● Selected text
==============================

# Foreman 500 to 450 SwingArm Swap....



## 01ssreda4 (Aug 26, 2014)

I never intended on doing a swingarm swap on a bike who only had 500 miles on it. But, plans change. Here's the bike the day I brought it home:


I took it to a nasty ditch around the corner from the house. It let me down miserably.




I then added a Highlifter Signature Series 2 inch bracket lift.



And EPI clutch kit:



Then, I added 28 inch tires.




Then went and played:









---------- Post added at 10:19 AM ---------- Previous post was at 10:19 AM ----------

Within about 50 miles, I was getting a bad popping coming from the swingarm area upon initial drivetrain loading. After reading up I realized the tires, clutch kit, and lift were probably all causing a ton of strain on the u joint. So after some reading I decided a 450 swingarm swap was what i needed. Plus the 28s were rubbing the plastic, and one day I'd like to have 30s on the bike so this would give me some additional clearance later. So I ordered parts based on what I read online. I bought a 450 Swingarm (used off ebay $50, part# 52100-HN0-670), 450 driveshaft ($50 new OEM Honda), 450 foot brake cable ($15 new OEM Honda), All Ballz SwingArm bearing kit (Part# 28-1056 02-04 tapered style bearings) and I bought a Moose Racing U joint for extra strength (part# 1205-0201). Here's the goods:







Close up comparison, Moose on top, OEM Honda 500 on the bottom: But, let's be clear here, Moose does not claim this joint is good for any greater working angle then a stock joint, it just "should" be stronger.



Let's examine these joints a little closer. Moose overall width dimension: 2.112

-------------------------------------------------------------------------

---------- Post added at 10:20 AM ---------- Previous post was at 10:19 AM ----------

Stock Honda piece is 2.021


Bearing cap O.D. on the Moose unit: 0.746



Bearing cap on the OEM unit: 0.667.

==============================

● Records for the exercise
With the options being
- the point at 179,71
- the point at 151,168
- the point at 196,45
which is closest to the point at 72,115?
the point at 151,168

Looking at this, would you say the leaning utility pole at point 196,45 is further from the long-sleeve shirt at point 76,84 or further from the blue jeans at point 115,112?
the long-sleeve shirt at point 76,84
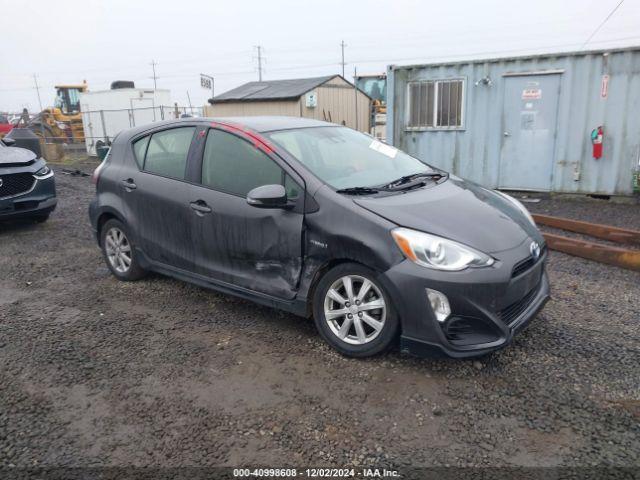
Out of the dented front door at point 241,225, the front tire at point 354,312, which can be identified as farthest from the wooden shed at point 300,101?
the front tire at point 354,312

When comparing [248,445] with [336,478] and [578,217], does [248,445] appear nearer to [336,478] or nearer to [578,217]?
[336,478]

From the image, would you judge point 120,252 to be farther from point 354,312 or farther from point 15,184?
point 15,184

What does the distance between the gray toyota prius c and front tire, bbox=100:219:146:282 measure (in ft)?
0.30

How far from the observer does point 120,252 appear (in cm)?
516

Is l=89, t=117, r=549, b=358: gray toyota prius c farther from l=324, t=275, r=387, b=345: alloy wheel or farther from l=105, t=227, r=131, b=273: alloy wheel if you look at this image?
l=105, t=227, r=131, b=273: alloy wheel

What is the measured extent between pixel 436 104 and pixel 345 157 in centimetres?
703

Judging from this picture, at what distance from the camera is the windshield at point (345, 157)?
12.5 ft

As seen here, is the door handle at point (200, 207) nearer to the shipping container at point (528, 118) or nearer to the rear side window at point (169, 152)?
the rear side window at point (169, 152)

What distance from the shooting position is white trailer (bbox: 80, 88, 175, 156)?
21.0 meters

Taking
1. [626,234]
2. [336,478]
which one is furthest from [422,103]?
[336,478]

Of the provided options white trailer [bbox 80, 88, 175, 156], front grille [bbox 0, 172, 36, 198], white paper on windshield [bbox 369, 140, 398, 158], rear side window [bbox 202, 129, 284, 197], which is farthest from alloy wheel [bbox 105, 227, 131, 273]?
white trailer [bbox 80, 88, 175, 156]

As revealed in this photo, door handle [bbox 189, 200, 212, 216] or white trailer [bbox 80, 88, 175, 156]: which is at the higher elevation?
white trailer [bbox 80, 88, 175, 156]

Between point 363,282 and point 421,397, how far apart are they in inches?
30.9

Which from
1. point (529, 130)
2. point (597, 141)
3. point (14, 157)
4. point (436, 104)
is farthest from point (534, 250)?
point (436, 104)
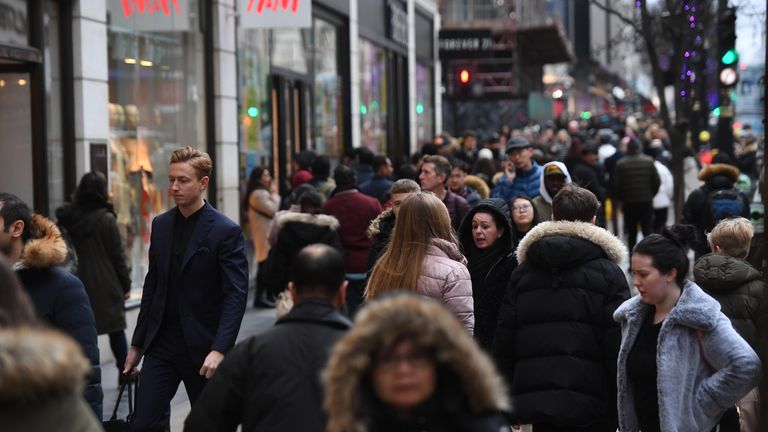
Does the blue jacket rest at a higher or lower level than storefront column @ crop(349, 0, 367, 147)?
lower

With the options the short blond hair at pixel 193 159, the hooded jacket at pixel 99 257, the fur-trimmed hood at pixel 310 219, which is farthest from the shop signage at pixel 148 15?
the short blond hair at pixel 193 159

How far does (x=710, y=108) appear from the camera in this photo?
3353 centimetres

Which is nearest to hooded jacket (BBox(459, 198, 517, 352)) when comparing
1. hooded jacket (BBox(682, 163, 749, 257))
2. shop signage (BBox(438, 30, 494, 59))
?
hooded jacket (BBox(682, 163, 749, 257))

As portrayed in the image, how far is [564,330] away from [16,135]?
269 inches

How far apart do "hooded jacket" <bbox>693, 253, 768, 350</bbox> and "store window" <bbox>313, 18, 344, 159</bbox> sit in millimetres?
14527

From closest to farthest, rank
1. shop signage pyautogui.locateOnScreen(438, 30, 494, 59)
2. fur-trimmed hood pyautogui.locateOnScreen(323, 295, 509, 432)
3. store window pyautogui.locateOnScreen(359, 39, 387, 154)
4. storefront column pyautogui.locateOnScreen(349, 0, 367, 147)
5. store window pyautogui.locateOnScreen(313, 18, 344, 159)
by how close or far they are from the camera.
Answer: fur-trimmed hood pyautogui.locateOnScreen(323, 295, 509, 432), store window pyautogui.locateOnScreen(313, 18, 344, 159), storefront column pyautogui.locateOnScreen(349, 0, 367, 147), store window pyautogui.locateOnScreen(359, 39, 387, 154), shop signage pyautogui.locateOnScreen(438, 30, 494, 59)

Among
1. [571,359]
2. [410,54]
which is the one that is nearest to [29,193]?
[571,359]

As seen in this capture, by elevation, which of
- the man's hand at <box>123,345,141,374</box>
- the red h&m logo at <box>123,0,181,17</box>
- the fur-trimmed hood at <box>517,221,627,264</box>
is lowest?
the man's hand at <box>123,345,141,374</box>

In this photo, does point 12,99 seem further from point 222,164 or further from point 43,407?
point 43,407

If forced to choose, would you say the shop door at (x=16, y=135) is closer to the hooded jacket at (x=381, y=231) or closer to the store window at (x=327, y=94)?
the hooded jacket at (x=381, y=231)

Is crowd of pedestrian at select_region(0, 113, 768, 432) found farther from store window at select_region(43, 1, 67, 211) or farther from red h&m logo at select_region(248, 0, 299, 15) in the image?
red h&m logo at select_region(248, 0, 299, 15)

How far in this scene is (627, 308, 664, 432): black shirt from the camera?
5.95 m

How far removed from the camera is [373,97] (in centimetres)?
2658

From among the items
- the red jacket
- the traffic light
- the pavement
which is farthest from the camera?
the traffic light
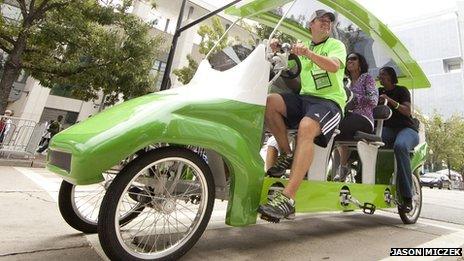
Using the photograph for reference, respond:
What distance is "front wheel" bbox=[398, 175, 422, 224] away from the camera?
4.57 meters

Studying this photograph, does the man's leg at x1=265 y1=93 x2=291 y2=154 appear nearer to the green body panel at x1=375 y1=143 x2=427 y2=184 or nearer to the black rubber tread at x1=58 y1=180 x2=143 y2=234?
the black rubber tread at x1=58 y1=180 x2=143 y2=234

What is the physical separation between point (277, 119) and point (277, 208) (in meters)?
0.95

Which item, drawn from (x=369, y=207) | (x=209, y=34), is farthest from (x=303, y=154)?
(x=209, y=34)

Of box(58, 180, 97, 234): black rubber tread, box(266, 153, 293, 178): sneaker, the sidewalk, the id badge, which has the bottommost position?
the sidewalk

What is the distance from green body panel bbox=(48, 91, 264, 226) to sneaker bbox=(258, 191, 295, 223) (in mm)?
93

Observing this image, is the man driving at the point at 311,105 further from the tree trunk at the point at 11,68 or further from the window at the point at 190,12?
the window at the point at 190,12

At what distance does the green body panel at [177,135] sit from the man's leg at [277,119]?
0.44 meters

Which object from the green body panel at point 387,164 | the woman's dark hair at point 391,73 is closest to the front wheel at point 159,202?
the green body panel at point 387,164

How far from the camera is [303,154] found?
285 cm

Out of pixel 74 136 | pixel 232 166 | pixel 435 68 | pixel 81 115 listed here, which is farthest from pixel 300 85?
pixel 435 68

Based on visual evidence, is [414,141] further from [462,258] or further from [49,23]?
[49,23]

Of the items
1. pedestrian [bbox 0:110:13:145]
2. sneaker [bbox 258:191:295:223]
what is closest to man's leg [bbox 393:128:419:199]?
sneaker [bbox 258:191:295:223]

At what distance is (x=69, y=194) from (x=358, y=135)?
10.1ft

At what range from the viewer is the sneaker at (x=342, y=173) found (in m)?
4.37
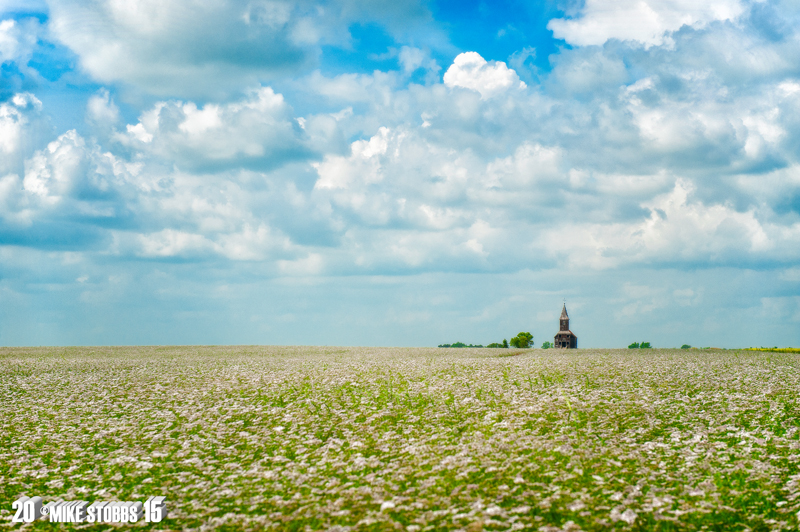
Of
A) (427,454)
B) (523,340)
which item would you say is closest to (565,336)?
(523,340)

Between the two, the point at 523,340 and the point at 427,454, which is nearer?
the point at 427,454

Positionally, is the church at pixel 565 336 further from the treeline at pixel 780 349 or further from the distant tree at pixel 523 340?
the treeline at pixel 780 349

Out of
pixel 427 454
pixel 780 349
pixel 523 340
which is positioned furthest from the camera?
pixel 523 340

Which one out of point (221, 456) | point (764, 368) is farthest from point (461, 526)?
point (764, 368)

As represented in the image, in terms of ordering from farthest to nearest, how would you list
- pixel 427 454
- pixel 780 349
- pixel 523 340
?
pixel 523 340 < pixel 780 349 < pixel 427 454

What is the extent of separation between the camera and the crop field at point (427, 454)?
39.5 ft

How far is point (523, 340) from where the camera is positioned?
130500 mm

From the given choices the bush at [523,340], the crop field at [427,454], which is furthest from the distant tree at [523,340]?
the crop field at [427,454]

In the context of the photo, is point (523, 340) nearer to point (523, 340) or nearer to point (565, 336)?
point (523, 340)

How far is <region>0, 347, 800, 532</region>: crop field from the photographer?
1205cm

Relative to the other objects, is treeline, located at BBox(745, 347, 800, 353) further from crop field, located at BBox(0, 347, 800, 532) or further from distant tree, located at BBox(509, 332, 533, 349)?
distant tree, located at BBox(509, 332, 533, 349)

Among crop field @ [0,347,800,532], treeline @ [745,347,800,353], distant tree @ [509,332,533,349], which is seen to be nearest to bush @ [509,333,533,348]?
distant tree @ [509,332,533,349]

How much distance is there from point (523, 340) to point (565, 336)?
14.7 m

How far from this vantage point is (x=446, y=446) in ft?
55.1
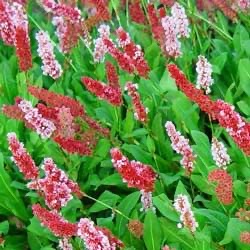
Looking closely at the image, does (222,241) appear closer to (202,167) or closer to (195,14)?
(202,167)

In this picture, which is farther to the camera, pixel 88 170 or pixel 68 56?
pixel 68 56

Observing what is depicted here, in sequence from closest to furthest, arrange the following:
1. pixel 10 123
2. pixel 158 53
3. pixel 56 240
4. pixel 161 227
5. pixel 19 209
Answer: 1. pixel 161 227
2. pixel 56 240
3. pixel 19 209
4. pixel 10 123
5. pixel 158 53

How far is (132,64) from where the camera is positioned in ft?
11.9

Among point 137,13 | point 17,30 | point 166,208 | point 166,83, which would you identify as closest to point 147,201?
point 166,208

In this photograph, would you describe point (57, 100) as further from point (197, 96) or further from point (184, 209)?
point (184, 209)

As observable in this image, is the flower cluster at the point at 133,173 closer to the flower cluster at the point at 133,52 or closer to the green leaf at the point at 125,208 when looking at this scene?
the green leaf at the point at 125,208

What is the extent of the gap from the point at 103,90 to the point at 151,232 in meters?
0.66

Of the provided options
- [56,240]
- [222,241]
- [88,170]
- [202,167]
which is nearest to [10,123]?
[88,170]

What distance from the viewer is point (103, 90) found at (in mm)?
3404

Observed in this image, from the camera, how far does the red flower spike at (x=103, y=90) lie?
336 centimetres

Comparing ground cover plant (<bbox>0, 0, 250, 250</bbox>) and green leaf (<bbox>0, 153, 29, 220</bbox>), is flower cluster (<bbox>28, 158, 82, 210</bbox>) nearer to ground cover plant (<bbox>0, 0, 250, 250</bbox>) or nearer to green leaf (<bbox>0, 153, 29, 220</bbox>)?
ground cover plant (<bbox>0, 0, 250, 250</bbox>)

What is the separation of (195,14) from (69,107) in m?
1.34

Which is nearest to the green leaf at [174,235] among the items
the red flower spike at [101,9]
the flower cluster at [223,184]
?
the flower cluster at [223,184]

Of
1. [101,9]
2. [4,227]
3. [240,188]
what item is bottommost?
[4,227]
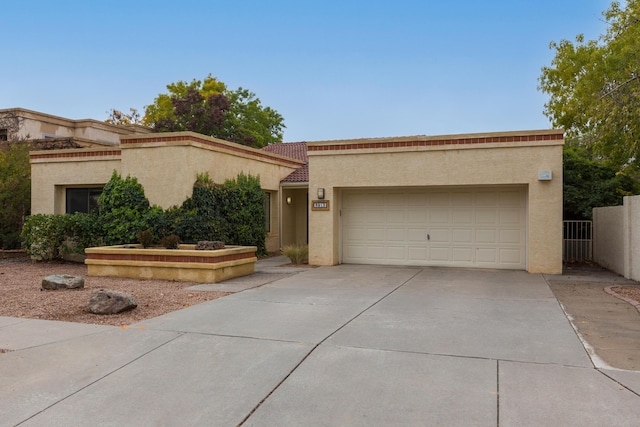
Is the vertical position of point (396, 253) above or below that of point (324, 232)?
below

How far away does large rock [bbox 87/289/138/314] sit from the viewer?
7.54m

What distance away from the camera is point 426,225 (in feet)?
47.3

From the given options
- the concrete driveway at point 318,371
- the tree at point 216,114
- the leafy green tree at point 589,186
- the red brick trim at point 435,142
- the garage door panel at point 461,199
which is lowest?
the concrete driveway at point 318,371

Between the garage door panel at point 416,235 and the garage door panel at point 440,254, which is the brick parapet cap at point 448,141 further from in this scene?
the garage door panel at point 440,254

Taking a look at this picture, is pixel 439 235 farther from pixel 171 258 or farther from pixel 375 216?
pixel 171 258

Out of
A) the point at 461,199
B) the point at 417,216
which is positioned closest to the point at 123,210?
the point at 417,216

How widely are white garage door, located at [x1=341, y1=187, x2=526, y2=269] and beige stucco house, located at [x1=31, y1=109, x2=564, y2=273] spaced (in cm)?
3

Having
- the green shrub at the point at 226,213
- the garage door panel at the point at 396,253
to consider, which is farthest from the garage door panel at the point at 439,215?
the green shrub at the point at 226,213

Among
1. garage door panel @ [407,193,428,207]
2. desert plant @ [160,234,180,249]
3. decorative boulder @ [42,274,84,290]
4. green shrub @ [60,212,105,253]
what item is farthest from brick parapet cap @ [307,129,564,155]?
decorative boulder @ [42,274,84,290]

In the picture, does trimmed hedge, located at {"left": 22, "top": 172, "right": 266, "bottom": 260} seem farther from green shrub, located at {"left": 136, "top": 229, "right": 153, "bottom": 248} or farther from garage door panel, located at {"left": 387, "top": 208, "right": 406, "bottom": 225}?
garage door panel, located at {"left": 387, "top": 208, "right": 406, "bottom": 225}

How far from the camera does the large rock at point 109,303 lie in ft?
24.7

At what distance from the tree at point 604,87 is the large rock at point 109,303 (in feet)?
33.4

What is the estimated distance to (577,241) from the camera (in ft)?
54.6

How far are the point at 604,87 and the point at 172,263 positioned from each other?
1164 centimetres
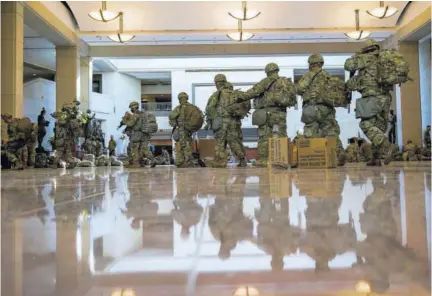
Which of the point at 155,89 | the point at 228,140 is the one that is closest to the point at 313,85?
the point at 228,140

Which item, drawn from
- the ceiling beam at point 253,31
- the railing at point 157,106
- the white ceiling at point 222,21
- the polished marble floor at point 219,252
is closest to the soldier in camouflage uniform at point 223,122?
the polished marble floor at point 219,252

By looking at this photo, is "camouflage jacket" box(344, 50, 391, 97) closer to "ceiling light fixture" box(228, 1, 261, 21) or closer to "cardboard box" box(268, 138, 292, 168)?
"cardboard box" box(268, 138, 292, 168)

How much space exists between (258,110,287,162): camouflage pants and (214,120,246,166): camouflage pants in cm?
59

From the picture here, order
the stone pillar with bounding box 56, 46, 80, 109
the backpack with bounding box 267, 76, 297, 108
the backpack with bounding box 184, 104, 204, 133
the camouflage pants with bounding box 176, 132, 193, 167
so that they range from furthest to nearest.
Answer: the stone pillar with bounding box 56, 46, 80, 109, the camouflage pants with bounding box 176, 132, 193, 167, the backpack with bounding box 184, 104, 204, 133, the backpack with bounding box 267, 76, 297, 108

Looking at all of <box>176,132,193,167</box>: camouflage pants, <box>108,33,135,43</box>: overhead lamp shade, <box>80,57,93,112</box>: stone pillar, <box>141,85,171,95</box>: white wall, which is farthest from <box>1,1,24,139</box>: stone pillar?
<box>141,85,171,95</box>: white wall

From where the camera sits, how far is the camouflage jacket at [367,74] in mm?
6863

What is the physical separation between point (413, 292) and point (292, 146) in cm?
619

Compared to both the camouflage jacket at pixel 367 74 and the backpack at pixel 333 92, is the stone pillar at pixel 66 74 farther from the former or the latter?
the camouflage jacket at pixel 367 74

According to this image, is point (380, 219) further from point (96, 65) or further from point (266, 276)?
point (96, 65)

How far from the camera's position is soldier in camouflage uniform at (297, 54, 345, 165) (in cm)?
739

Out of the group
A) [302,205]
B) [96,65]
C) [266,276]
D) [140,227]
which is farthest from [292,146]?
[96,65]

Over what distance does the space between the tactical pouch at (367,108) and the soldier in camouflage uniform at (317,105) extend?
0.64 m

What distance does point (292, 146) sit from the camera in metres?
6.80

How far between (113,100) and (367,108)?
20.3 metres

==============================

● Prompt 1
Reproduce the rows from the line with "How much distance" to the line with "336 centimetres", including both of those lines, and leave the pictures out.
● Prompt 2
Write what comes next in the Foreman swingarm swap thread, starting after its last line.
The rows and the Foreman swingarm swap thread are two unrelated pieces of material.

● Written answer 1
How much distance is there from point (523, 340) to point (565, 336)?
14.7 m

How far from this vantage point is (x=446, y=446) in ft?
55.1
Looking closely at the image, does (222,241) appear closer to (202,167) or closer to (195,14)?
(202,167)

In this picture, which is farther to the camera, pixel 88 170 or pixel 68 56?
pixel 68 56

Observing what is depicted here, in sequence from closest to furthest, arrange the following:
1. pixel 10 123
2. pixel 158 53
3. pixel 56 240
4. pixel 161 227
5. pixel 19 209
Answer: 1. pixel 161 227
2. pixel 56 240
3. pixel 19 209
4. pixel 10 123
5. pixel 158 53

How far is (132,64) from where the camera is positioned in ft?
11.9

Among point 137,13 | point 17,30 | point 166,208 | point 166,83, which would you identify as closest to point 147,201?
point 166,208

In this photograph, would you describe point (57, 100) as further from point (197, 96) or further from point (184, 209)?
point (184, 209)

As observable in this image, is the flower cluster at the point at 133,173 closer to the flower cluster at the point at 133,52 or closer to the green leaf at the point at 125,208 when looking at this scene?
the green leaf at the point at 125,208

What is the extent of the gap from the point at 103,90 to the point at 151,232 in meters?
0.66

Of the provided options
- [56,240]
- [222,241]
- [88,170]
- [202,167]
which is nearest to [10,123]?
[88,170]

What distance from the viewer is point (103, 90) found at (in mm)?
3404

Observed in this image, from the camera, how far does the red flower spike at (x=103, y=90) lie?
336 centimetres

● Written answer 2
500 swingarm on the left, 450 arm on the right. I did a quick sand blast and repaint to it as some of the powdercoating has some rust.



500 DS up top and the 450 below.



500 swingarm 9.75 inches



450 swingarm 12.25, so exactly 2.5 inches longer



Honda 500 DS 6.25 long, 450 DS is 8.75, so about 2.5 inches longer here also...meaning drive clearances should stay the same.



---------- Post added at 10:20 AM ---------- Previous post was at 10:20 AM ----------

Back of the 500:



The swingarm must be cut and re-welded to do this swap correctly IMO. I snapped a pic of the cuts I made. The first bend with be the bring the passenger side of the arm closer to the centerline of the bike and the cut towards the bolt holes will be to straighten the arm back up so it will align with your bolt holes on your axle tubes.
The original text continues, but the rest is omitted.